SOURCE
>> Start

If We Can Do It, So Can You with Lucy Flew

This week’s If We Can Do It interview is with Lucy who, like many of us, took a grown up gap year after working for a number of years first. Her trip sounds amazing!

1. Why did you decide to take your grown up gap year? Was it a difficult decision to make?

I always knew I was going to travel. Family holidays were the highlight of my year growing up and then, once old enough to travel without parental supervision, I was constantly planning my next holiday with friends or the boyfriend. Sometimes even while away I would ask “Where shall we go on our next holiday?”

I had wanted to take a gap year after graduating university but various factors meant this wasn’t an option, not least the huge expense associated with it and finding a travel buddy able to up sticks at the same time. I was also concerned that if I took a gap year without getting solid work experience first I would struggle getting my foot in the door once I returned. I graduated during the recession – it was hard enough getting paid employment as it was!

My love of exploring somewhere new did help me though and led to me working in the travel industry upon leaving university. Working in PR for a tour operator was a fantastic experience and opened my eyes to all sorts of travel I had never considered. It reaffirmed my desire to see the world. It was a great job though, how could I possibly leave to take a gap year?

In the end the decision was made for me. Redundancies hit the company and it was the push I needed to really do what I had dreamed of for years. One month after getting my redundancy letter I was on the plane to Bangkok.

2.   What were other people’s reactions when you told them your plans?

Envy! I think deep down more people would love to take a gap year but just aren’t in the right situation to do so. A few years ago taking time out of work to travel may have been a bad move career wise but I think attitudes have changed and as long as you spend the time wisely it is often admired. My friends and family were happy for me as it had been something I had always wanted to do.

3.  How long did your trip take and where did you go?

I travelled for ten months, starting in South East Asia (Thailand, Laos, Vietnam, Cambodia, Malaysia and Singapore) then on to Australasia (Australia and New Zealand) and South America (Chile, Argentina, Uruguay, Brazil and Peru) before flying home via Miami.

4. How did you finance your grown up gap year?

Knowing a gap year was something I always wanted to do meant I had saved quite a lot over the years towards it. I had also had a mortgage turned down fairly recently so I was able to use the money that would have been spent on a deposit for a house. The redundancy money also helped!

5.  Did you go alone or with family/friends?

Luckily my then boyfriend – now fiancé (we got engaged while travelling!) – is self-employed and had also always dreamed of a gap year so we were able to go together. As independent as I am, I don’t think I would have been happy doing it alone.

>> End

MATERIAL SHOWN
>> Start

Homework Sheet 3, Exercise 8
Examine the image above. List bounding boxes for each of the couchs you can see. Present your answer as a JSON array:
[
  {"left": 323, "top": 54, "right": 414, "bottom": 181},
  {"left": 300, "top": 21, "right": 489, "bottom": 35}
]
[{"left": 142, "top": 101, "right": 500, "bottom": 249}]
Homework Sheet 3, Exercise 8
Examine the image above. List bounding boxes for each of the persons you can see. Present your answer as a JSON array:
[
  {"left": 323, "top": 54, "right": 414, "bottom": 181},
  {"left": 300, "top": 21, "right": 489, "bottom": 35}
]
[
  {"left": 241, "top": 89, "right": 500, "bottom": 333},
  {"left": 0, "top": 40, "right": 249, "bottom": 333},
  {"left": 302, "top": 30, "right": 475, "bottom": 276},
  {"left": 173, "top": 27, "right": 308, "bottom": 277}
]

>> End
>> Start

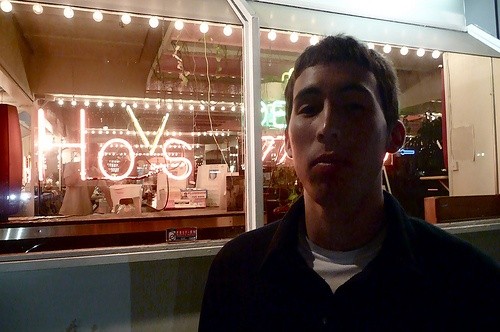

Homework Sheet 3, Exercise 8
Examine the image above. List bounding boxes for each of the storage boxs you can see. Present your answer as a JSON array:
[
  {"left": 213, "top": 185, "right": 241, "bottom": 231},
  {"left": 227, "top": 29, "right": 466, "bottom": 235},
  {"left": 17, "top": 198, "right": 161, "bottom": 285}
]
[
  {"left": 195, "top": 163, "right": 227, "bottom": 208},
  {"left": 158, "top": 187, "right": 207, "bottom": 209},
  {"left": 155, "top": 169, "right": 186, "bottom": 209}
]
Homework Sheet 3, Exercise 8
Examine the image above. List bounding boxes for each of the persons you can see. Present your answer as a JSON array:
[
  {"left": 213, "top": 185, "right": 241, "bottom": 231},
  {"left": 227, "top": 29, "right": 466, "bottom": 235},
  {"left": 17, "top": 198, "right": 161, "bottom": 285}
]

>> End

WHAT IS REQUIRED
In the interview with Lucy, how long after getting her redundancy letter was she on the plane to Bangkok?

RESPONSE TO THE TASK
One month.